Image-text web data
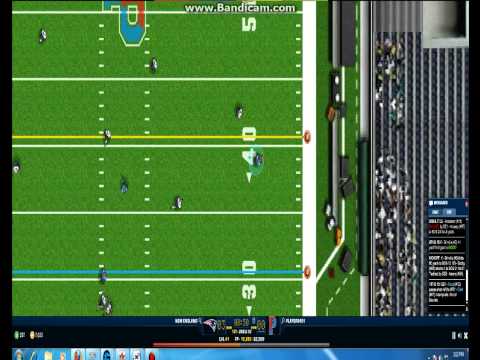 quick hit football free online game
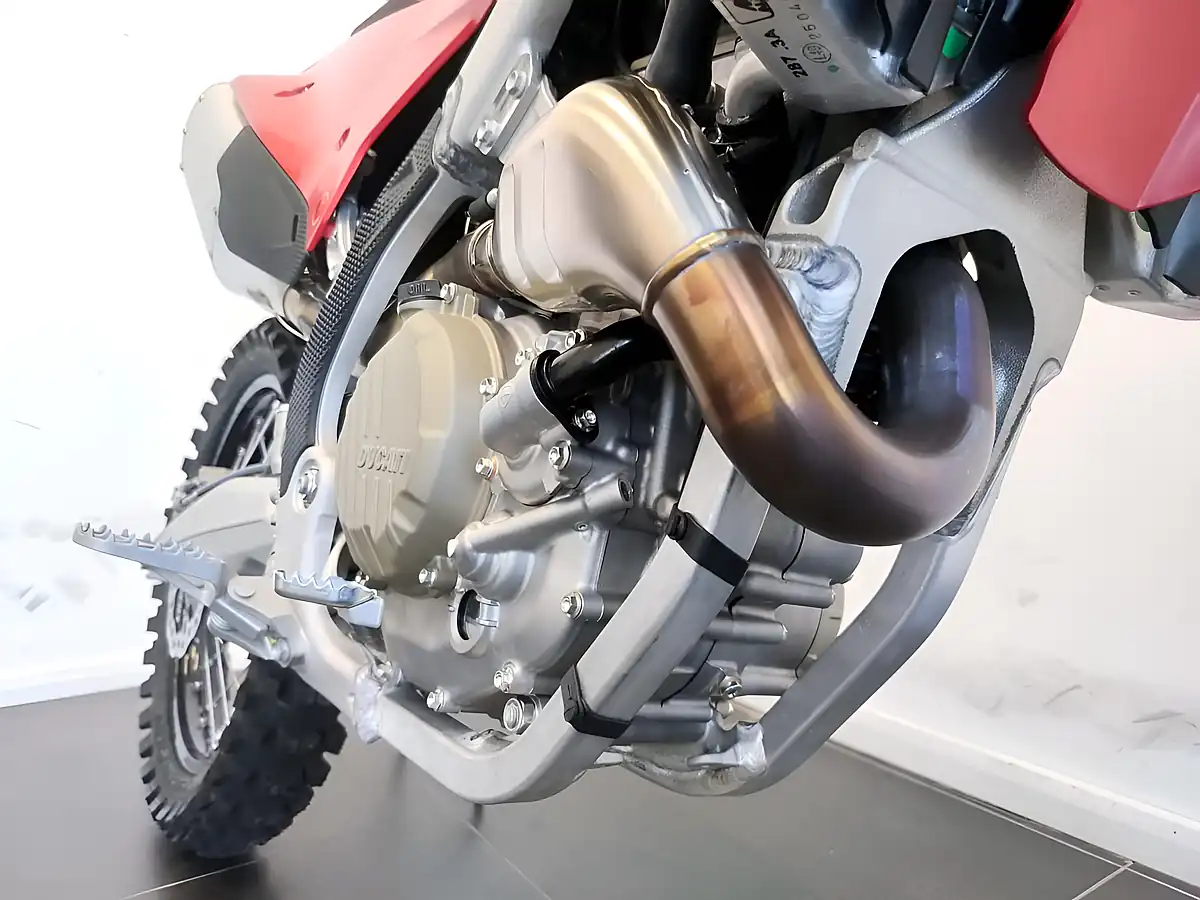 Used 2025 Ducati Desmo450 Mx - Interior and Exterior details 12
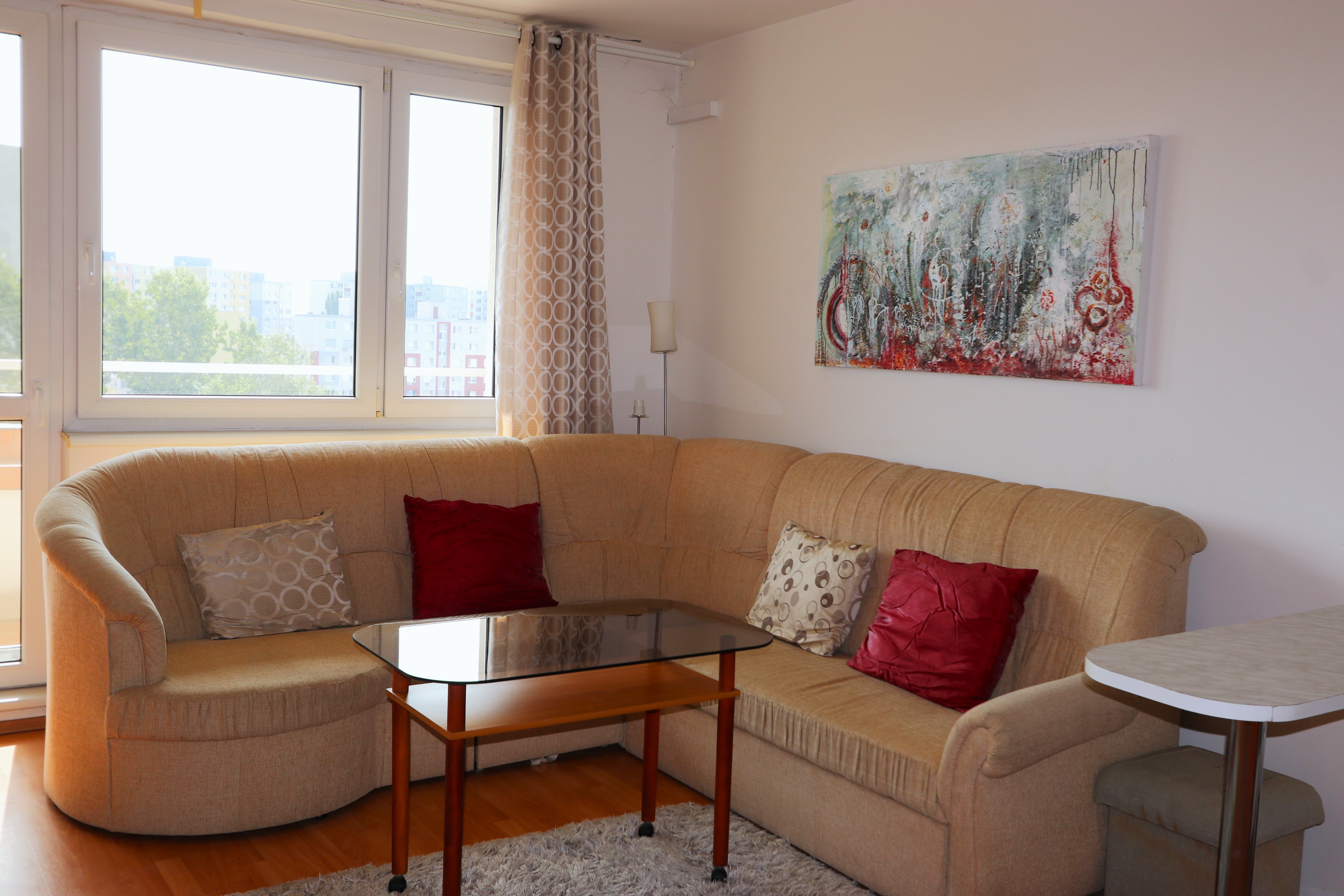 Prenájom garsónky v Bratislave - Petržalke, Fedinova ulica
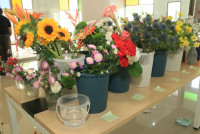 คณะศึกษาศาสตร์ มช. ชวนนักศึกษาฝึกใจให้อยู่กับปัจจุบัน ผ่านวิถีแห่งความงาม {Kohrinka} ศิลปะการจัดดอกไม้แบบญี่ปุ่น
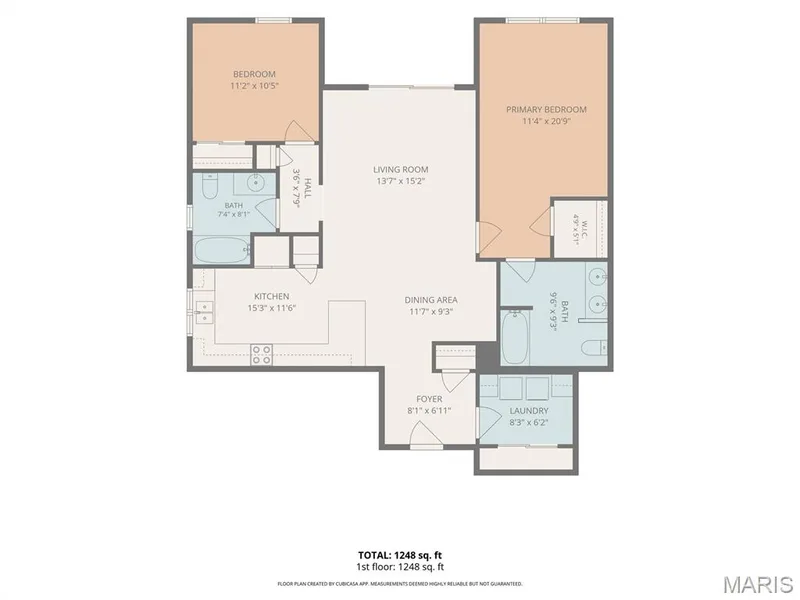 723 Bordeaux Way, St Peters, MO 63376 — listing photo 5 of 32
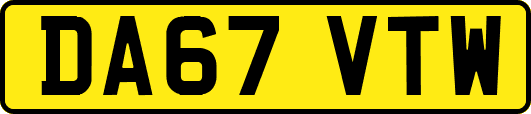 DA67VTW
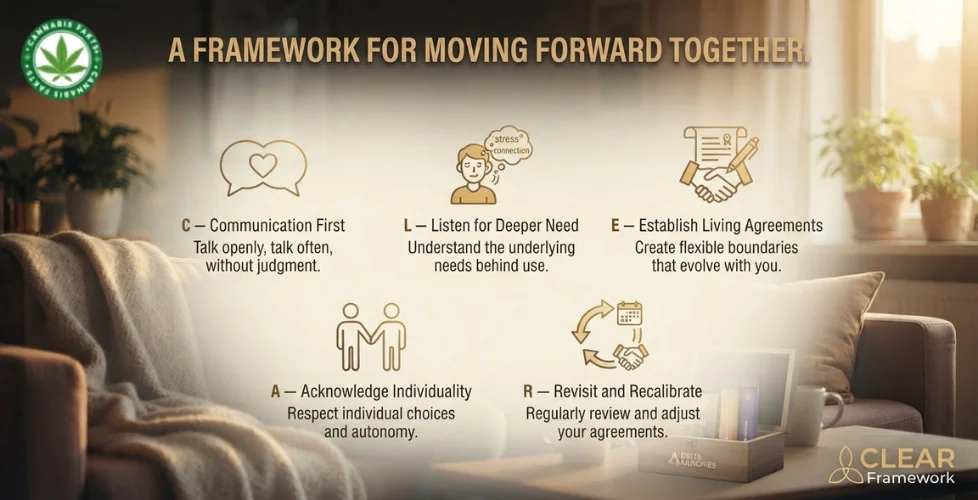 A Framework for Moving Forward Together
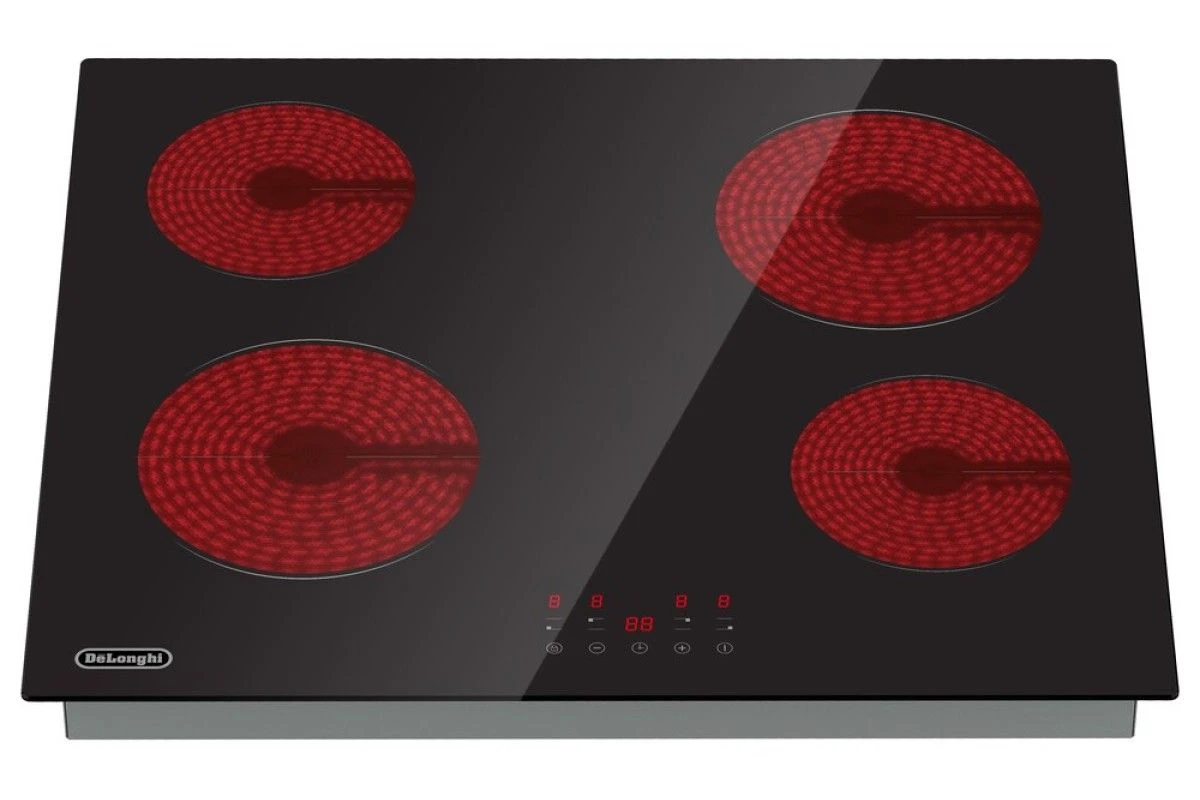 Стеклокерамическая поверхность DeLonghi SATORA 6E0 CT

### EXERCISE AIM
Your answer must consist of the entries, unchanged, with no pictures in it.

### SOLUTION TO THIS PROBLEM
 quick hit football free online game
 Used 2025 Ducati Desmo450 Mx - Interior and Exterior details 12
 Prenájom garsónky v Bratislave - Petržalke, Fedinova ulica
 คณะศึกษาศาสตร์ มช. ชวนนักศึกษาฝึกใจให้อยู่กับปัจจุบัน ผ่านวิถีแห่งความงาม {Kohrinka} ศิลปะการจัดดอกไม้แบบญี่ปุ่น
 723 Bordeaux Way, St Peters, MO 63376 — listing photo 5 of 32
 DA67VTW
 A Framework for Moving Forward Together
 Стеклокерамическая поверхность DeLonghi SATORA 6E0 CT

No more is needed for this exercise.